|
Foto: Istimewa
INTELIJEN.co.id - Lima anggota teroris internasional diduga telah memasuki Filipina. Dua di antaranya disebutkan berkewarganegaraan Indonesia.
Seorang komandan militer Filipina, Letnan Jenderal Raymundo Ferrer, pada Selasa, 3 Desember 2012, seperti dikutip Associated Press, mengatakan setidaknya lima warga asing yang berafiliasi dengan Al Qaeda telah bersembunyi Pulau Jolo, dan terkait dengan kelompok militan lokal Abu Sayyaf.
Pulau Jolo, Provinsi Sulu, masuk wilayah otonomi khusus Mindanao, Filipina Selatan. Sementara kelompok Abu Sayyaf merupakan kelompok militan Muslim yang selama ini beroperasi di wilayah itu.
Ferrer mengatakan salah satu militan adalah Zulkifli bin Hir, yang menjadi salah satu buronan penting Amerika Serikat. Washington telah menawarkan hadiah 5 juta dolar bagi yang bisa menangkap atau membunuhnya.
Zulfikli diburu Amerika Serikat karena menjadi otak penyerangan seorang insinyur Malaysia yang mendapat pelatihan Amerika Serikat.
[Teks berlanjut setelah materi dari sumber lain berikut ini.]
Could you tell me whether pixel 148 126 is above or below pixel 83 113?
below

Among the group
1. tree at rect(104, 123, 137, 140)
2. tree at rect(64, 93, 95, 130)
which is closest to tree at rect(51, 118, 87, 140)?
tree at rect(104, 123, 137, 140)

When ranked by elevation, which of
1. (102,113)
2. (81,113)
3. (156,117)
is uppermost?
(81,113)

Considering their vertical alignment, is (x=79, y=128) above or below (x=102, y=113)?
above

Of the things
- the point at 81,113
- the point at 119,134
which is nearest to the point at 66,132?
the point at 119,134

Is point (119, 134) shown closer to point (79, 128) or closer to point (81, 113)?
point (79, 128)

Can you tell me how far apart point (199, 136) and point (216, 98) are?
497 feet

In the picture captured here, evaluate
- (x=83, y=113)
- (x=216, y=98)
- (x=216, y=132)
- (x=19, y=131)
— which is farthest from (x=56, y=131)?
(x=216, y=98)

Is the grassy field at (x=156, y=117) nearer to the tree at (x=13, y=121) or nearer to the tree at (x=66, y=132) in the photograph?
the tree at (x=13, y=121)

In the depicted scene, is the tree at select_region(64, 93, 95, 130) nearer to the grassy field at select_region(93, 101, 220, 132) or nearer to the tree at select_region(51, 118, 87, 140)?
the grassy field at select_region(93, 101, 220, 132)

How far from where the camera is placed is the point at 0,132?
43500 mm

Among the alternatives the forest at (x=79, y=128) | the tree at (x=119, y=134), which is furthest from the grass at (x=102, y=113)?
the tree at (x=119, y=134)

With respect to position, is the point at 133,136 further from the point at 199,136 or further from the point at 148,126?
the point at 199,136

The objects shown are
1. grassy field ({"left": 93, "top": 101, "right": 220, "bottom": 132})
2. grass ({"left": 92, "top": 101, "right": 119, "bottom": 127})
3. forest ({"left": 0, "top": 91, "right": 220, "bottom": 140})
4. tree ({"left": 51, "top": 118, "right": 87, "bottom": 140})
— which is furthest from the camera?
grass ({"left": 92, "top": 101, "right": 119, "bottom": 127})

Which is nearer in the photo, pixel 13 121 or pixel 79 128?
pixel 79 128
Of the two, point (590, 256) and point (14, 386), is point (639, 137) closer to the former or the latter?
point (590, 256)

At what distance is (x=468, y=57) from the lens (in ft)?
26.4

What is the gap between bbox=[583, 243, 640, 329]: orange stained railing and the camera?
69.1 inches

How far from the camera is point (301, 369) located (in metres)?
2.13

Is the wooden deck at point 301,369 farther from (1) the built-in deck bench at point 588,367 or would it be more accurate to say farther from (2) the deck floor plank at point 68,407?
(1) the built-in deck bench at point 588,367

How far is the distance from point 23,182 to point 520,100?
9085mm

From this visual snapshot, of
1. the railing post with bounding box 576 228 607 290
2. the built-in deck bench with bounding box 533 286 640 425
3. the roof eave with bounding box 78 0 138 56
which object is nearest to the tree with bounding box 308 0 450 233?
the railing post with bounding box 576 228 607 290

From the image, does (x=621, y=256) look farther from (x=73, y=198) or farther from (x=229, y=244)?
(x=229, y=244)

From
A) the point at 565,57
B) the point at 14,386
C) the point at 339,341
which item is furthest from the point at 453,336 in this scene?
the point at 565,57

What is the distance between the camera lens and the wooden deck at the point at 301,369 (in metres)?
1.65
Peristiwa penyerangan terjadi di Filipina.
Disebutkan juga dua dari lima teroris adalah orang Indonesia, sementara lainnya warga Singapura dan Malaysia.
Pasukan AS telah menyediakan bantuan non-tempur untuk membantu menangkap para tersangka teroris.
Sementara itu pihak keamanan Filipina juga terus memantau mereka dan dihimbau memperketat pengamanan, termasuk keamanan gereja di Jolo.
Para pejabat Gereja di Jolo telah mengimbau kepada pihak berwenang negaranya untuk menjamin keamanan para pemuja prosesi Black Nazarene pada 9 Januari.
Dalam sebuah wawancara radio, Uskup Jolo, Angelito Lampon, seperti dilaporkan Philippines News Agency, Rabu 4 januari 2012, mengatakan personil militer dan polisi harus meningkatkan usaha mereka dalam mengamankan acara tersebut untuk mencegah serangan.
"Saya berharap pihak berwenang kita akan bekerja lebih keras menjaga gereja-gereja kami di Jolo," katanya.
Lampon juga mendesak masyarakat untuk waspada dan melaporkan setiap kegiatan yang mencurigakan di daerah mereka.
Sementara itu, Uskup Sorsogon, Arturo Bastes, mengutip terjadinya serangan teroris di Nigeria pada hari Natal, di mana banyak orang Kristen dibunuh.
"Saya mengimbau kepada pihak berwenang untuk meningkatkan keamanan mereka karena lebih dari delapan juta orang akan berkumpul di Quiapo. Kita harus mempertimbangkan bahwa di Nigeria, begitu banyak orang Kristen tewas selama hari Natal," kata Bastes.
Sebelumnya, Juru Bicara Komando Mindanao Barat, Letnan Kolonel Randolph Cabangbang, menegaskan bahwa mereka telah memantau terus lima tersangka teroris yang memasuki Jolo, Sulu.